- **REQUIREMENTS**: Copy every line of the material below, requests included, and shift each number in the answer coordinates by -62, leaving the request lines unchanged. Leave the pictures out of your copy.

- **RECORDS FOR THE TASK**:
-- -- --

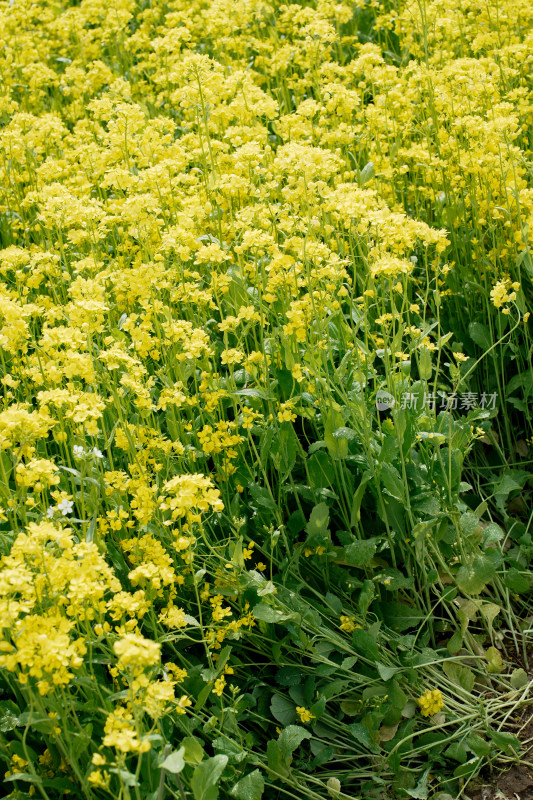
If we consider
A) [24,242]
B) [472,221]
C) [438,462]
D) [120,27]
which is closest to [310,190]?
[438,462]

-- -- --

- **FULL SOLUTION**:
If we consider
A) [24,242]
B) [472,221]
C) [438,462]
D) [120,27]
which is closest to [310,190]?
[376,400]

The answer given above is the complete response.